Kyle Dumont, co-founder and CTO of AllSpice, told TechCrunch that the startup has been able to find success because they haven’t tried to build a new end-to-end collaboration platform but rather fill the gap between the software solutions that hardware teams were already using.
“The teams that we were talking to had really integral tools already in their workflows,” Dumont said. “They had these electrical CAD tools, they had [product lifecycle management] tools, they had existing workflows that we knew the product that we launched had to operate between.”

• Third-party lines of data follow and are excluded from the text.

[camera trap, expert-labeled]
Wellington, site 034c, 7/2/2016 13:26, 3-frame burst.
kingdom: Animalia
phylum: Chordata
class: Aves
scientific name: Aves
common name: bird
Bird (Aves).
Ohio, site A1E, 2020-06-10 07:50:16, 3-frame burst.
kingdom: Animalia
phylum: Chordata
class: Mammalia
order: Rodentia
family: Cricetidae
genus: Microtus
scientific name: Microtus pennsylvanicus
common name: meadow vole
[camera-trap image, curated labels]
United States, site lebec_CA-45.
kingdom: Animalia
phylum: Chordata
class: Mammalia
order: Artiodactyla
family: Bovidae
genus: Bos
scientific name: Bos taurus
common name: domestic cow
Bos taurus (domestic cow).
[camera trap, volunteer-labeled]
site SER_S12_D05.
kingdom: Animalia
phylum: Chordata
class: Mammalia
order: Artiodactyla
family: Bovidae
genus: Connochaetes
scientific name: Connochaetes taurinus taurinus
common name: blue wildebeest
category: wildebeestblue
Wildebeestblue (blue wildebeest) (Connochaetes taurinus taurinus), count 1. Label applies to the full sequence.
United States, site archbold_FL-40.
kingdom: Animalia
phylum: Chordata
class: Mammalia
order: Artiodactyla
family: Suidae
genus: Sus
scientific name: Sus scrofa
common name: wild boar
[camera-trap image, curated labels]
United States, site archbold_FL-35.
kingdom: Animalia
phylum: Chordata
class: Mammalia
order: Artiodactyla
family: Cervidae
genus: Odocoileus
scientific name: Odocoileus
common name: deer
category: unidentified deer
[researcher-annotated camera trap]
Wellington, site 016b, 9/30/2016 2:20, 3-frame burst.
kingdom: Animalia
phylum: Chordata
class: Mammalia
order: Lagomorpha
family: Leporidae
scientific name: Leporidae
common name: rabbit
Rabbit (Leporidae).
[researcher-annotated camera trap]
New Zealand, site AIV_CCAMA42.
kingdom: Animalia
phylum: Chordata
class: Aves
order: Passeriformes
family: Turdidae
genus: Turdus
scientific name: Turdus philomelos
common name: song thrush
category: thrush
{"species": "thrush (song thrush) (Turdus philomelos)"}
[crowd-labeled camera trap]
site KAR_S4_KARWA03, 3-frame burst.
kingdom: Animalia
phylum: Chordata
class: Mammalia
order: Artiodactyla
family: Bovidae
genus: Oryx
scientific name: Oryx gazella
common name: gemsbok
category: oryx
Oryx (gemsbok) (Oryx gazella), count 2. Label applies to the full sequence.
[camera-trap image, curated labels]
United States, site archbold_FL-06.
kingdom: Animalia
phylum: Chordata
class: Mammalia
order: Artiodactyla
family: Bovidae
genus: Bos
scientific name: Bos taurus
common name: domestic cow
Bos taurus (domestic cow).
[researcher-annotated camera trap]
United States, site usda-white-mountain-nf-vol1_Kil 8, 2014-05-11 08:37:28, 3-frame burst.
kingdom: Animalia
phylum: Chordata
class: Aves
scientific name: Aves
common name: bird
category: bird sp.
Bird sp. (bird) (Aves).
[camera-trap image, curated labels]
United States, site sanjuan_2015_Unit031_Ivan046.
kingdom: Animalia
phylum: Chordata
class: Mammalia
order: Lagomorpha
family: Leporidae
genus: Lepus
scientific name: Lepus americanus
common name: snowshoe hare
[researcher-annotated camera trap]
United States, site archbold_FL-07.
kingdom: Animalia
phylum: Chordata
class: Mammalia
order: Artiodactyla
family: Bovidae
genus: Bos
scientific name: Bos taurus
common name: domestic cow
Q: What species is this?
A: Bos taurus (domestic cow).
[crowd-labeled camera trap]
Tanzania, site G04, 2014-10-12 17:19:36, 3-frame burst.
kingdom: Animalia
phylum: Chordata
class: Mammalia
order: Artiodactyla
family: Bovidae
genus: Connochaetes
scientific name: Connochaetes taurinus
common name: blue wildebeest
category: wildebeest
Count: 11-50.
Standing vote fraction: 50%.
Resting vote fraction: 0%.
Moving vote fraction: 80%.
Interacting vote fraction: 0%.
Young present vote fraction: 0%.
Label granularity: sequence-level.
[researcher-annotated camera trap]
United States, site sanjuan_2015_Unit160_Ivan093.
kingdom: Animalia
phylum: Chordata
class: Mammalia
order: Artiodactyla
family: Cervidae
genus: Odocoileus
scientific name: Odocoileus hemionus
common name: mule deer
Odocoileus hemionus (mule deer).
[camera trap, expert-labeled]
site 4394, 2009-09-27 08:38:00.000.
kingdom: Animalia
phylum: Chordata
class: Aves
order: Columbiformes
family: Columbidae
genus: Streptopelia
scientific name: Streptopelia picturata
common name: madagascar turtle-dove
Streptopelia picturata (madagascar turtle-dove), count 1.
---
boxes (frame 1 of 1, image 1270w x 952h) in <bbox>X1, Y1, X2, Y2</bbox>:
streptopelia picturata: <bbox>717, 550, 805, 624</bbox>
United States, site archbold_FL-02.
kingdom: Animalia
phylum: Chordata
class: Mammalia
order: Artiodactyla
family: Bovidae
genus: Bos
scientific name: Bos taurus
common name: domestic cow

This learning came from research the founding team did prior to launching their product to make sure that they were building something teams would actually use. In early tests, AllSpice not only focused on what their users commented on, both good and bad, but also what didn’t get mentioned at all, Valentina Ratner, co-founder and CEO, told TechCrunch.
“Some of the most valuable things that we learned were maybe the things that people didn’t need or didn’t want,” Ratner said. “That helped us kind of scope something that will be really helpful and really an integral part of the workflow. Because we wanted to build not another point solution for our space, but a centralized platform that will become that home base for electronics teams.”
Both Ratner and Dumont had experienced the pain points AllSpice is trying to solve firsthand while working as engineers at Amazon and iRobot, respectively. Ratner said that hardware design doesn’t translate through email chains and PDFs, and by the end of Ratner’s time at Amazon, she was spending the majority of her time building an internal collaboration tool to solve this problem for Amazon.
The duo met in grad school and launched the first version of AllSpice’s product in 2022, which was focused on small businesses and other startups. The company started to see growing demand from enterprises, pivoted, and has since landed customers including Blue Origin, Bose, and Sam Altman’s Tools for Humanity, among others.
The startup just raised a $15 million Series A round led by Rethink Impact with participation from L’attitude Ventures, Gingerbread Capital, and DNX Ventures, in addition to existing investors. The company will put the capital toward hiring and continuing to build out its product offerings.
AllSpice is also launching its new AI agent tool that helps validate engineers’ designs and spot mistakes.
“We’ve seen huge demand to find out how our hardware, [and] AI tools, can help make their teams more effective, catch these design errors, and that’s exactly what we’re targeting for this product,” Dumont said.
The company is purposefully launching this new AI agent just in closed beta for now, with an emphasis on working with their existing partners, Ratner said. The company wants to be able to ensure full accuracy before opening the product up further.
“The cost of a hardware mistake is so much higher than the cost of a software mistake,” Ratner said. “We have to make it in a way that makes sense for our industry, because of those kinds of broad differences between releasing a software product versus releasing a hardware product.”